>> begin Input rows

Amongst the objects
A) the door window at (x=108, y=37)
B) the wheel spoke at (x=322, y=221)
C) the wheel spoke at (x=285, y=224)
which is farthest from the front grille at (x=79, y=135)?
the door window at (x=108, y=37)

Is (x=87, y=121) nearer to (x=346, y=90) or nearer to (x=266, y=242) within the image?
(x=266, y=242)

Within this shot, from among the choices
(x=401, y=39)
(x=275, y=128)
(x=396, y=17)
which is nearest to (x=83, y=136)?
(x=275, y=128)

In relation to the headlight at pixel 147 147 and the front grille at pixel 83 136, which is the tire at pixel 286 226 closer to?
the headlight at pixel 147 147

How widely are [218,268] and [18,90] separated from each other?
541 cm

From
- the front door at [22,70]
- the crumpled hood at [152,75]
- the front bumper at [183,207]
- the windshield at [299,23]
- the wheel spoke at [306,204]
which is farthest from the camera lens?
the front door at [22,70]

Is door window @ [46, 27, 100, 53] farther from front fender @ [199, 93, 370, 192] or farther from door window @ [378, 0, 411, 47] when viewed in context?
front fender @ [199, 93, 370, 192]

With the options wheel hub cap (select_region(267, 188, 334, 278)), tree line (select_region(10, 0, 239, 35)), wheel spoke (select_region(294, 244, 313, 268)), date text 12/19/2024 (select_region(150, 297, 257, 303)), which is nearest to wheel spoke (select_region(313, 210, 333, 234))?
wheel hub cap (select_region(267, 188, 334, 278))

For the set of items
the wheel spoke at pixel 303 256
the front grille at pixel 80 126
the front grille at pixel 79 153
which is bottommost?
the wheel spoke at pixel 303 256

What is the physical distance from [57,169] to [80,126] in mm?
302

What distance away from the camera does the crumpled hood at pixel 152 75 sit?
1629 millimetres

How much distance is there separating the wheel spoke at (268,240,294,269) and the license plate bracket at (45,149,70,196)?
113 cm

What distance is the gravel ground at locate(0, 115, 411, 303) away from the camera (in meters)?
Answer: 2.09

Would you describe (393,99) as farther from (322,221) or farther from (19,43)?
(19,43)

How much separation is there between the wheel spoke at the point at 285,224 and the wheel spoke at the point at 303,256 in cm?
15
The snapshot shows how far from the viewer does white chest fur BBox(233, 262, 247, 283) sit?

>> end Input rows

**Task details:** Give the material above again, word for word.

**Solution for this exercise:**
Amongst the objects
A) the door window at (x=108, y=37)
B) the wheel spoke at (x=322, y=221)
C) the wheel spoke at (x=285, y=224)
which is farthest from the front grille at (x=79, y=135)?
the door window at (x=108, y=37)

Is (x=87, y=121) nearer to (x=346, y=90) or nearer to (x=266, y=242) within the image?
(x=266, y=242)

Within this shot, from among the choices
(x=401, y=39)
(x=275, y=128)
(x=396, y=17)
which is nearest to (x=83, y=136)?
(x=275, y=128)

In relation to the headlight at pixel 147 147 and the front grille at pixel 83 136, which is the tire at pixel 286 226 closer to?
the headlight at pixel 147 147

How widely are [218,268] and [18,90] separated from each other?
541 cm

From
- the front door at [22,70]
- the crumpled hood at [152,75]
- the front bumper at [183,207]
- the windshield at [299,23]
- the wheel spoke at [306,204]
which is farthest from the camera lens?
the front door at [22,70]

Is door window @ [46, 27, 100, 53] farther from front fender @ [199, 93, 370, 192] or farther from door window @ [378, 0, 411, 47] when viewed in context?
front fender @ [199, 93, 370, 192]

With the options wheel hub cap (select_region(267, 188, 334, 278)), tree line (select_region(10, 0, 239, 35)), wheel spoke (select_region(294, 244, 313, 268)), date text 12/19/2024 (select_region(150, 297, 257, 303)), which is nearest to wheel spoke (select_region(313, 210, 333, 234))?
wheel hub cap (select_region(267, 188, 334, 278))

For the set of items
the wheel spoke at pixel 303 256
the front grille at pixel 80 126
the front grille at pixel 79 153
which is bottommost?
the wheel spoke at pixel 303 256

What is the physical distance from [57,169] to [80,126] in mm?
302

What distance away from the camera does the crumpled hood at pixel 152 75 sit?
1629 millimetres

How much distance is there separating the wheel spoke at (268,240,294,269) and the license plate bracket at (45,149,70,196)?
113 cm

What distance is the gravel ground at locate(0, 115, 411, 303) away from the camera (in meters)?
Answer: 2.09

Would you describe (393,99) as farther from (322,221) or farther from (19,43)?
(19,43)

How much separation is there between the wheel spoke at the point at 285,224 and the wheel spoke at the point at 303,256 in cm?
15
The snapshot shows how far from the viewer does white chest fur BBox(233, 262, 247, 283) sit?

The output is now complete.